On ne pénétrait jamais dans cette dimension, dans ce sanctuaire sans une certaine frayeur car elle mettait en jeu et par conséquent en péril toute notre vie, elle la risquait un soupçon de plus que le reste des mortels. C’était un éblouissement complet, un bouleversement de tout notre être, une déchirure. Il se pouvait que nous ne pénétrions jamais dans ce monde, que nous restions sur le seuil, que nous ne franchissions pas la frontière au-delà de laquelle se trouve la vraie réalité mais alors nous resterions dans le septième cercle et rien ne nous serait donné, ni la beauté, ni le chant, ni l’Art : c’était comme la porte étroite par laquelle seul les saints, c’est-à-dire les artistes pouvaient entrer.
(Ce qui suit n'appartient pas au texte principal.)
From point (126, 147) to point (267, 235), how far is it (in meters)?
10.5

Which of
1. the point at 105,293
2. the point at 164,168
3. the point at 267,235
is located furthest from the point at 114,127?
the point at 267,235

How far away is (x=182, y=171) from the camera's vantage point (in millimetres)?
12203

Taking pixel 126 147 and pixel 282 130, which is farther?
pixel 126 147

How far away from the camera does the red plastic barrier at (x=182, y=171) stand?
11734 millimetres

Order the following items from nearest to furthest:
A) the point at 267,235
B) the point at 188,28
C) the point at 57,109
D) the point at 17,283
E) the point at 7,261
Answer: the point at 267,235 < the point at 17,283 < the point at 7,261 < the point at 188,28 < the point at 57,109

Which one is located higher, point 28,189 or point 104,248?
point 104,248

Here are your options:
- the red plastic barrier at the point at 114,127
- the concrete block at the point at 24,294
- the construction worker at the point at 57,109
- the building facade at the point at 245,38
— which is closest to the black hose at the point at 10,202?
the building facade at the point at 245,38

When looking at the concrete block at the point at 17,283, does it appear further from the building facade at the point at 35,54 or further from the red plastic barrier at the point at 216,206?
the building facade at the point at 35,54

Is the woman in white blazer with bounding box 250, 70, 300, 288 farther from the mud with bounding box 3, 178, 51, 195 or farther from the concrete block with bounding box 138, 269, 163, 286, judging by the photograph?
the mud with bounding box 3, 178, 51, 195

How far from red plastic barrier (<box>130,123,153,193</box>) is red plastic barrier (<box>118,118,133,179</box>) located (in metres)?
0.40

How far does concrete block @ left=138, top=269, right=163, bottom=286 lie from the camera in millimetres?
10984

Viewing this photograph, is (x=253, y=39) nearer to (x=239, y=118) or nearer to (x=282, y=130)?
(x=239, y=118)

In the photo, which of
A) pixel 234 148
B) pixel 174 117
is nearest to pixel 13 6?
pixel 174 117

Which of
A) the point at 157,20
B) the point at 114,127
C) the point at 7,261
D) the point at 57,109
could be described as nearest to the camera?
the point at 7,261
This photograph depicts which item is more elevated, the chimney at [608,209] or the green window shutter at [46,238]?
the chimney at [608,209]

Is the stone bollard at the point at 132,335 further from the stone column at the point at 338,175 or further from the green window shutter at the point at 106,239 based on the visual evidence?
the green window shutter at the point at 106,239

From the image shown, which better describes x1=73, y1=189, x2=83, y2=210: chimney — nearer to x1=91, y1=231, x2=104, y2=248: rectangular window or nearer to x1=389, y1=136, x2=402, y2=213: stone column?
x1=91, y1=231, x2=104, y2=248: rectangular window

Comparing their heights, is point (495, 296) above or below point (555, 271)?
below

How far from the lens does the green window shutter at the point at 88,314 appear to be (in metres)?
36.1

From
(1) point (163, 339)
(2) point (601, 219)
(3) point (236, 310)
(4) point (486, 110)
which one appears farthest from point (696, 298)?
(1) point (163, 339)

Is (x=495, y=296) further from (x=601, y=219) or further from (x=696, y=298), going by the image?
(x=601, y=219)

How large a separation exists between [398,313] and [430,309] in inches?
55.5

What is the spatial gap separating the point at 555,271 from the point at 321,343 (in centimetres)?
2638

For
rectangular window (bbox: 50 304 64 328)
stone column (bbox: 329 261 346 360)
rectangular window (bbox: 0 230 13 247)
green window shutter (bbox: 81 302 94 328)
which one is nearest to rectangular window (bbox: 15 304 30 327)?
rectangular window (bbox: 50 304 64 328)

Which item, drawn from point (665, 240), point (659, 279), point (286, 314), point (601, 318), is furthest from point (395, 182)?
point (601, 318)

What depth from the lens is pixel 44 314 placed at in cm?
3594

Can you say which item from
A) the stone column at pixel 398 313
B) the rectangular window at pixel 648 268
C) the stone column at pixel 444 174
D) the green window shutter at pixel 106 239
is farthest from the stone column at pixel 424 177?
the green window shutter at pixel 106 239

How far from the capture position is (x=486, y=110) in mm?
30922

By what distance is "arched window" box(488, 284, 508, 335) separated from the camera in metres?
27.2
Cette transgression nous ébranlait de pied en cap, c’était une secousse sismique, un raz-de-marée qui nous submergeait tout entier, un volcan en éruption qui nous engloutissait de sa lave. C’était un peu comme si l’Esprit saint descendait sur nous, comme sur les apôtres le jour de la pentecôte et que nous en fussions tout illuminés et comme transcendés.

Dans l’immanence, au cœur même de la réalité, dans sa cachette la plus inapparente, la plus secrète, la plus imperceptible demeurait comme en retrait et d’une certaine manière toujours occultée par le discours stéréotypé et par le règlement de nos sens l’ornement primitif, le joyau pur. C’était ce que les Grecs avaient compris lorsqu’ils appelaient leur monde du même mot qui signifie à la fois l’ordre, l’âme de l’univers et la parure de bijoux qui orne le décolleté des femmes. Cet ornement qui confère au monde l’harmonie, c’était ce que Baudelaire nommait « ce beau diadème éblouissant et clair » dans le poème Bénédiction :

« Mais les bijoux perdus de l’antique Palmyre,

Les métaux inconnus, les perles de la mer,

Par votre main montés, ne pourraient pas suffire

A ce beau diadème éblouissant et clair ;

Car il ne sera fait que de pure lumière,

Puisée au foyer saint des rayons primitifs,

Et dont les yeux mortels, dans leur splendeur entière,

Ne sont que des miroirs obscurcis et plaintifs ! »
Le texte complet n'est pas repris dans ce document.